Re: After install - Fatal trap 18 ATA problem?

From: Yar Tikhiy <yar_at_comp.chem.msu.su>
Date: Tue, 20 Jun 2006 02:51:48 +0400
On Mon, Jun 19, 2006 at 05:05:09PM -0400, Anish Mistry wrote:
> On Monday 19 June 2006 16:36, Yar Tikhiy wrote:
> > On Mon, Jun 19, 2006 at 03:25:19PM -0400, Anish Mistry wrote:
> > > On Monday 19 June 2006 14:09, Yar Tikhiy wrote:
> > > > On Fri, Jun 16, 2006 at 01:32:55PM -0400, Anish Mistry wrote:
> > > > > I'm trying to get FreeBSD installed on one of my systems and
> > > > > I'm getting the error stated below.  I did have FreeBSD
> > > > > 6-STABLE installed a few months ago on this very system.  The
> > > > > only change is that FreeBSD is now installed on the second
> > > > > harddrive instead of the first.  This is using the -CURRENT
> > > > > snapshot for this month.  The install goes just fine.  I also
> > > > > get a very similar error when I install 6.1 too.
++++++++++++++++++++
### What to do
(1) List every FreeBSD version or branch named in the FreeBSD install thread above.
(2) Pick up the FreeBSD install thread above after its final sentence and write its continuation.

### Provided data
++++++++++++++++++++
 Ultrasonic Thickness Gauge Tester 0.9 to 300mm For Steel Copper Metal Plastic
++++++++++++++++++++
### Results
(1) 6-STABLE, -CURRENT, 6.1

(2)
> > > > >
> > > > > This seems to be the same problem as:
> > > > > http://unix.derkeiler.com/Mailing-Lists/FreeBSD/stable/2006-0
> > > > >3/ms g00539.html
> > > > >
> > > > > But I don't have a built-in compact flash reader attached
> > > > > via. ATA.
> > > > >
> > > > > Full verbose boot+backtrace:
> > > > > http://am-productions.biz/docs/boot-panic-script.txt.gz
> > > > >
> > > > > rr232x: no controller detected.
> > > > > ata0-slave: pio=PIO4 wdma=WDMA2 udma=UDMA100 cable=80 wire
> > > > > ata0-master: pio=PIO4 wdma=WDMA2 udma=UDMA66 cable=80 wire
> > > > > ad0: setting PIO4 on nForce2 Pro chip
> > > > > ad0: setting UDMA66 on nForce2 Pro chip
> > > > > ad0: 17206MB <IBM DJNA-371800 J78OA30K> at ata0-master UDMA66
> > > > >
> > > > >
> > > > > Fatal trap 18: integer divide fault while in kernel mode
> > > > > cpuid = 0; apic id = 00
> > > > > instruction pointer	= 0x20:0xc089b49f
> > > > > stack pointer	        = 0x28:0xc0c20b64
> > > > > frame pointer	        = 0x28:0xc0c20bec
> > > > > code segment		= base 0x0, limit 0xfffff, type 0x1b
> > > > > 			= DPL 0, pres 1, def32 1, gran 1
> > > > > processor eflags	= interrupt enabled, resume, IOPL = 0
> > > > > current process		= 0 (swapper)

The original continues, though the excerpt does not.